* TUGAS ANDA
Salin ulang tanpa perubahan baris-baris dalam daftar di bawah. Mulailah dari baris yang memuat "Is the green grass at [321,276]" dan berhentilah setelah baris yang memuat "5754 millimetres".

* DATA HASIL EKSTRAKSI

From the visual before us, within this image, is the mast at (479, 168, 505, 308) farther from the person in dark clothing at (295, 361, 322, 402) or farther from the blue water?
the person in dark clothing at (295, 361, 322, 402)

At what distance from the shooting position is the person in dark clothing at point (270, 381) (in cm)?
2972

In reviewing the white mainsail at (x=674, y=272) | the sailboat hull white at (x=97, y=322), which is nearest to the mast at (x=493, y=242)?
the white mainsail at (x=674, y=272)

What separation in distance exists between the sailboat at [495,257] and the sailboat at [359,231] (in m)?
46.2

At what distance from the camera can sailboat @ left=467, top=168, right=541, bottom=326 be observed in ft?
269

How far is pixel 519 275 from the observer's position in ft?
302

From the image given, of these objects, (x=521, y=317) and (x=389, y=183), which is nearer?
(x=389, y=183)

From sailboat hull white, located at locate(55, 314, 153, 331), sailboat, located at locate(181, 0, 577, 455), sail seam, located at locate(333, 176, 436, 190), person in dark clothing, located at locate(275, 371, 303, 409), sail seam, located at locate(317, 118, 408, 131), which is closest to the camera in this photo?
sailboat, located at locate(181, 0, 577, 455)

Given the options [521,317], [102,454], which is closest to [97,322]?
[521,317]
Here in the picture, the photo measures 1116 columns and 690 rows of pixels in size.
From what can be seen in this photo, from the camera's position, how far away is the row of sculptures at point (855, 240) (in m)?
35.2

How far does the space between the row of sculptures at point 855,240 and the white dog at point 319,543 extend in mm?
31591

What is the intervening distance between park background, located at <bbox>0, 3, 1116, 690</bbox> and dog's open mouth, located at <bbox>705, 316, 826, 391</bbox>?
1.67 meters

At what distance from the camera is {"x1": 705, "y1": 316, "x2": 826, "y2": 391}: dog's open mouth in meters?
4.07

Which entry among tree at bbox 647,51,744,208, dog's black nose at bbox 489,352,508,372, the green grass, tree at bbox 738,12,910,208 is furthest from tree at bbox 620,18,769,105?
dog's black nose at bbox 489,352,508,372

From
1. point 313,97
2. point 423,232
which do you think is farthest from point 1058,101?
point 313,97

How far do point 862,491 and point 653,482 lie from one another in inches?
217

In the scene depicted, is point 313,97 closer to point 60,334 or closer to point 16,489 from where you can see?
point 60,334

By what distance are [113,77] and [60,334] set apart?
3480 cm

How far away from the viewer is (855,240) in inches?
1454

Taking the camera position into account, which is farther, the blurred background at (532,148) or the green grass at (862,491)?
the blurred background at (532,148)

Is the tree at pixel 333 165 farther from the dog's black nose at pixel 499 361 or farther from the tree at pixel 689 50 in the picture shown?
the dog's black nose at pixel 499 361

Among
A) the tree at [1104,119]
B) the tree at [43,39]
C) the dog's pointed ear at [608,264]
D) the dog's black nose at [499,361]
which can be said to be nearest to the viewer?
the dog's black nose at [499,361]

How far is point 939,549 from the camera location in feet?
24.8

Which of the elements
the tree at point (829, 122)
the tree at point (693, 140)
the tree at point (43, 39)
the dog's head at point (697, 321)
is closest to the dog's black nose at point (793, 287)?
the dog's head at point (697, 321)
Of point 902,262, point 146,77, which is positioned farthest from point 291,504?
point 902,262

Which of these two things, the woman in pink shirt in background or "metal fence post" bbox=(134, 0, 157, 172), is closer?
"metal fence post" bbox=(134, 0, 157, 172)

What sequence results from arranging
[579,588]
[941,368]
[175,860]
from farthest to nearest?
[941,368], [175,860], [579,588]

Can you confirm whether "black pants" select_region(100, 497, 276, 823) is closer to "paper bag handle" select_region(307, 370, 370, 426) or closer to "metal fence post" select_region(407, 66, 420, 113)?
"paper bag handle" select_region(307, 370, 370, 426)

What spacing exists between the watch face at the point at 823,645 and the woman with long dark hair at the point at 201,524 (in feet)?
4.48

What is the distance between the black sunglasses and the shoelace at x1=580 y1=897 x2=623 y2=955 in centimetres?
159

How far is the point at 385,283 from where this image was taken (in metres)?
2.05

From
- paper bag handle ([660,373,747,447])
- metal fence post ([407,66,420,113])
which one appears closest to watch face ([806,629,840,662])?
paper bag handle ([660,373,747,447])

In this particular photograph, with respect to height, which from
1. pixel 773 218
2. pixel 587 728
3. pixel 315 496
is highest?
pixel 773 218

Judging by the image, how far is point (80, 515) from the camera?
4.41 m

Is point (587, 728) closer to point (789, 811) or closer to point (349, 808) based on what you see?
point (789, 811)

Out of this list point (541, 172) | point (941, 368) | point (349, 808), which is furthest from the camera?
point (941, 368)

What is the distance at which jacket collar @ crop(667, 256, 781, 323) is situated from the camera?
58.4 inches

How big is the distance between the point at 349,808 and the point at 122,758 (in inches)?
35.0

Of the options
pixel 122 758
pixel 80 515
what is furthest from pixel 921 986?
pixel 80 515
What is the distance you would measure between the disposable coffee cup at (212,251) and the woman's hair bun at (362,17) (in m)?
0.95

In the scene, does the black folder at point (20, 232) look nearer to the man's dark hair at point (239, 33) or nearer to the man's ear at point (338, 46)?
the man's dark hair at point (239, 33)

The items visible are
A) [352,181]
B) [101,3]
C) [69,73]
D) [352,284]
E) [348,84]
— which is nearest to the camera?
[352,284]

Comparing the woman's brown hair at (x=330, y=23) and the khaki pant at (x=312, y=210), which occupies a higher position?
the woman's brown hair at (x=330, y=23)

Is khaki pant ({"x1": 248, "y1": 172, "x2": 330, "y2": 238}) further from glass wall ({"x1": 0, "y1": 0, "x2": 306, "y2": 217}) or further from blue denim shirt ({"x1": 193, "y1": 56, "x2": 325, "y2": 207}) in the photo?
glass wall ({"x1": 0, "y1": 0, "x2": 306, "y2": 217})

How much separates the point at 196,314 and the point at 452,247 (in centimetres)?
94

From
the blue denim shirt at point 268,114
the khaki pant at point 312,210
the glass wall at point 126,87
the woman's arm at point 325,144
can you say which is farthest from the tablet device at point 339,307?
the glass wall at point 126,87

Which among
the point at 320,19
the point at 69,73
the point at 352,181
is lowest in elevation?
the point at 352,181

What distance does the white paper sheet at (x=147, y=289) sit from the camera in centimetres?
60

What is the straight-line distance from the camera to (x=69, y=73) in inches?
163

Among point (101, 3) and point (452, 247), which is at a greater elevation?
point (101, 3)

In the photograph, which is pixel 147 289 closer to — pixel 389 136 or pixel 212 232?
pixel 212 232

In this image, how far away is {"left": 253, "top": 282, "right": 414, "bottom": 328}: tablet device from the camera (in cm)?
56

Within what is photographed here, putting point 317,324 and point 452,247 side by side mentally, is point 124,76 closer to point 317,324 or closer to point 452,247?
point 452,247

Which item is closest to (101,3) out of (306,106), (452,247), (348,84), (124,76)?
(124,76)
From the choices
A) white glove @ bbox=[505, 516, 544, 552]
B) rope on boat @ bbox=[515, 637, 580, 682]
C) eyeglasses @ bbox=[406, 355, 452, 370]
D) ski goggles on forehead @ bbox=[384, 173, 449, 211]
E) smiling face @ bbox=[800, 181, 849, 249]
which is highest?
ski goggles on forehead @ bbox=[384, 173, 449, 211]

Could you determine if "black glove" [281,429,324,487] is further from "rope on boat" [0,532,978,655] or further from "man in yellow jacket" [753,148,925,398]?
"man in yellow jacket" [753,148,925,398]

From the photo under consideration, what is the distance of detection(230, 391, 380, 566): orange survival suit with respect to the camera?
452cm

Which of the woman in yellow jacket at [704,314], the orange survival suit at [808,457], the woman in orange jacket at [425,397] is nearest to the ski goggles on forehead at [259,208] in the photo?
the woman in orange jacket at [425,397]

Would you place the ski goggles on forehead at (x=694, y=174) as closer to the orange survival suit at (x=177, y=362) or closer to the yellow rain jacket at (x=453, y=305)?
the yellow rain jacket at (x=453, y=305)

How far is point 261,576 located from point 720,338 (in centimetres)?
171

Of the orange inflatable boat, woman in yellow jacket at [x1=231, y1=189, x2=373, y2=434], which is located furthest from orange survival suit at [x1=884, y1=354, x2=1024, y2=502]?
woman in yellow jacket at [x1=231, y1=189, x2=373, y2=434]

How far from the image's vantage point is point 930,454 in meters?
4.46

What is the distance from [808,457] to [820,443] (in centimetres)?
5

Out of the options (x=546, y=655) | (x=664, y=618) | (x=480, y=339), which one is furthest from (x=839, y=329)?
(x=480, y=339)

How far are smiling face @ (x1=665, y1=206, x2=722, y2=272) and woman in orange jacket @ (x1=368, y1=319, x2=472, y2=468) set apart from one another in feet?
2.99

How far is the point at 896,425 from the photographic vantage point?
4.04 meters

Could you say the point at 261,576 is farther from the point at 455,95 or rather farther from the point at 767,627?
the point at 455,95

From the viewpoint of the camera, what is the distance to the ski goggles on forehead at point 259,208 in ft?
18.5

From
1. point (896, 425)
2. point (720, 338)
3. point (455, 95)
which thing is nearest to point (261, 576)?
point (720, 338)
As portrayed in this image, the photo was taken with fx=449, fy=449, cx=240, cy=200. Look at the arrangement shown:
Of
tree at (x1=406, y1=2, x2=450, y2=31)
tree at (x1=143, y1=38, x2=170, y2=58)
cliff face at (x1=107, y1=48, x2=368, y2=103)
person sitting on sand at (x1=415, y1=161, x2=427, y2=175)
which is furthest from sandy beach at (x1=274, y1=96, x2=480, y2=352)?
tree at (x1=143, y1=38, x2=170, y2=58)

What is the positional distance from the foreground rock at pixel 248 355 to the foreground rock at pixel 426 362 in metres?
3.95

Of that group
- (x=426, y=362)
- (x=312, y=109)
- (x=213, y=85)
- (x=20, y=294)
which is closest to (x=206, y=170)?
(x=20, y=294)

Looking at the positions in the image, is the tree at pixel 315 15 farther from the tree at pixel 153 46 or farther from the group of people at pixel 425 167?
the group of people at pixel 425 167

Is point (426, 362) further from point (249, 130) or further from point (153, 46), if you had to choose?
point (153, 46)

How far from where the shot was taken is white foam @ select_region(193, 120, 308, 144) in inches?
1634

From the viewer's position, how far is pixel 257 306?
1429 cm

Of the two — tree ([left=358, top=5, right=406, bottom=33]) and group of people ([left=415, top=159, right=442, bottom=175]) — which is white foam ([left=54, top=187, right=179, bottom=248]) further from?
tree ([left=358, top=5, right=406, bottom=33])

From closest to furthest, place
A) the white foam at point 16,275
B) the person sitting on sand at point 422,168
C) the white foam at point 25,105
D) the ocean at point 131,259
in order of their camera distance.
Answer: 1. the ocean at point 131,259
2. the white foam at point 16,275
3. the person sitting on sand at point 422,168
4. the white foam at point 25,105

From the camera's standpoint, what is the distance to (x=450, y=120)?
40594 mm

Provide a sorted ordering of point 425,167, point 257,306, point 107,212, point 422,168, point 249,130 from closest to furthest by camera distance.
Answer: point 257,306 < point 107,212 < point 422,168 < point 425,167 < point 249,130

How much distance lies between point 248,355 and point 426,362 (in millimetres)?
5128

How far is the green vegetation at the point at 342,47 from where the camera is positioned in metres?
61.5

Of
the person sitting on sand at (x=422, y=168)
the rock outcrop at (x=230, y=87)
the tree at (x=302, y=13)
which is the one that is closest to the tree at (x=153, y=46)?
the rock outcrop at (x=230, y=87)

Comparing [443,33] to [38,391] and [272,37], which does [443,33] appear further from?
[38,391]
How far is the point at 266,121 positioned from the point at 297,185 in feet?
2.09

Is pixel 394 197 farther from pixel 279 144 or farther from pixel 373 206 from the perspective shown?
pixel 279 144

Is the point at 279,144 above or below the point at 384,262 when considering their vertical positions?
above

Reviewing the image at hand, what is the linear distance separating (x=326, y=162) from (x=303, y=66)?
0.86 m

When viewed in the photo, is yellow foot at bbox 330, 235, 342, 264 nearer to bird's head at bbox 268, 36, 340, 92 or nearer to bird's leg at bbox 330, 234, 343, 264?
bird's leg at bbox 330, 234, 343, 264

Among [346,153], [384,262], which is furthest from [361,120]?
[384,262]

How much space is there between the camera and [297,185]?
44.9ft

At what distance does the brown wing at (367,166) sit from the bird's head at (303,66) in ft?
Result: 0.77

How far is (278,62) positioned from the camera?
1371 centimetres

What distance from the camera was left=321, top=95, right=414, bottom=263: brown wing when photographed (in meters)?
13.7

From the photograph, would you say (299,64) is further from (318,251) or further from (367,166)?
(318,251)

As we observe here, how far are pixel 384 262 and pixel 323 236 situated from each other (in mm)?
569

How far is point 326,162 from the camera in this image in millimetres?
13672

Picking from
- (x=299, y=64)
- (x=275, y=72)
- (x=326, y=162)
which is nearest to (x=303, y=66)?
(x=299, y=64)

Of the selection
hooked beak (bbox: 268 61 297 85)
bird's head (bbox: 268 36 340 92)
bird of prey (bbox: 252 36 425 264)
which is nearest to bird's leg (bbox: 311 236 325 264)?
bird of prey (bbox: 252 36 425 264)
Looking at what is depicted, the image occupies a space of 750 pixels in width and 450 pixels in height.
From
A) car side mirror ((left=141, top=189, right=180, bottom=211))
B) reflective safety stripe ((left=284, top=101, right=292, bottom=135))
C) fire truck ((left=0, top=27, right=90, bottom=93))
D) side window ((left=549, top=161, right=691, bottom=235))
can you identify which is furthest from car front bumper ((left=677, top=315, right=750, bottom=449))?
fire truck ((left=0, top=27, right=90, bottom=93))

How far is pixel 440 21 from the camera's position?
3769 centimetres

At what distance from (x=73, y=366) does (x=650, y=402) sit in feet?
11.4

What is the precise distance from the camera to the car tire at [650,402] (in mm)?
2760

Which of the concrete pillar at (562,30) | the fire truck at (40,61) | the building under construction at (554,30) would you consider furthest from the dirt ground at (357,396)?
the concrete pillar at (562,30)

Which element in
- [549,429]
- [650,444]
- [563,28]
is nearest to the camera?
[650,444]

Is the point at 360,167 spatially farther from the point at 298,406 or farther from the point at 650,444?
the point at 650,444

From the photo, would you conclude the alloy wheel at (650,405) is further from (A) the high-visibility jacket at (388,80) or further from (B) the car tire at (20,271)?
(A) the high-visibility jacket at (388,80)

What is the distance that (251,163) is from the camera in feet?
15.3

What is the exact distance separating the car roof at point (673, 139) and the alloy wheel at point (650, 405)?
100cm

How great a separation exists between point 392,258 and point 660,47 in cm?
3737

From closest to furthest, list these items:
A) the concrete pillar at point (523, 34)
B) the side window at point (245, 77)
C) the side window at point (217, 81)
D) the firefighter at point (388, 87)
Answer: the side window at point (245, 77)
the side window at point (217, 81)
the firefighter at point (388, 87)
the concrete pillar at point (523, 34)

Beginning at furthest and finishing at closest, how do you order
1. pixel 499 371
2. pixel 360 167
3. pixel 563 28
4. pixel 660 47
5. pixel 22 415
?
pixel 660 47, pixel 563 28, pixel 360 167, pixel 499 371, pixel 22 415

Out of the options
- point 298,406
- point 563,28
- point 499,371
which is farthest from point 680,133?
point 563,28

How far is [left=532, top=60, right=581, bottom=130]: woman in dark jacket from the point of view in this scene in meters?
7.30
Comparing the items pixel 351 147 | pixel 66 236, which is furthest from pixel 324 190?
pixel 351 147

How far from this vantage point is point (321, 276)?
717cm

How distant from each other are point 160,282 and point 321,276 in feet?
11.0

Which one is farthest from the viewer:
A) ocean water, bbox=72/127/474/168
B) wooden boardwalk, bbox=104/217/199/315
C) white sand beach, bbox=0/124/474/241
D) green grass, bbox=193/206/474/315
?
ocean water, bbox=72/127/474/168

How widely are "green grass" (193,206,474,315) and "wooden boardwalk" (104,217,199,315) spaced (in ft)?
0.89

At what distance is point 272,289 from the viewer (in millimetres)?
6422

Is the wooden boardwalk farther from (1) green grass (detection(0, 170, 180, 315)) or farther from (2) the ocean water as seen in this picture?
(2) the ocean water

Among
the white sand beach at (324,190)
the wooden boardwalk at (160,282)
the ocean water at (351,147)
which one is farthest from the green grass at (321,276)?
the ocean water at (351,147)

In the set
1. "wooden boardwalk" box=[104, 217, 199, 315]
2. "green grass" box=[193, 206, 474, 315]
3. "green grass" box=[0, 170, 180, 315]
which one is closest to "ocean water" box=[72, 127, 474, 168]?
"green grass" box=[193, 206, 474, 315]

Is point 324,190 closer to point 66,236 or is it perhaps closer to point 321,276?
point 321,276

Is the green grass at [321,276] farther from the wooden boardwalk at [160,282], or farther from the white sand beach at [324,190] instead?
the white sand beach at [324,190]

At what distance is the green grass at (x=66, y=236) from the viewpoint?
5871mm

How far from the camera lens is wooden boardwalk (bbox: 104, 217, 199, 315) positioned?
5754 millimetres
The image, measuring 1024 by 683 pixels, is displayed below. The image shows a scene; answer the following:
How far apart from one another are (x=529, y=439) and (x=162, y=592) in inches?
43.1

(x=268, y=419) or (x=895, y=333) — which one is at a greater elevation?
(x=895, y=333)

* JAWABAN TUGAS
Is the green grass at [321,276] farther from the wooden boardwalk at [160,282], or farther from the white sand beach at [324,190] instead?
the white sand beach at [324,190]

At what distance is the green grass at (x=66, y=236) from the viewpoint?
5871mm

How far from the camera lens is wooden boardwalk (bbox: 104, 217, 199, 315) positioned?
5754 millimetres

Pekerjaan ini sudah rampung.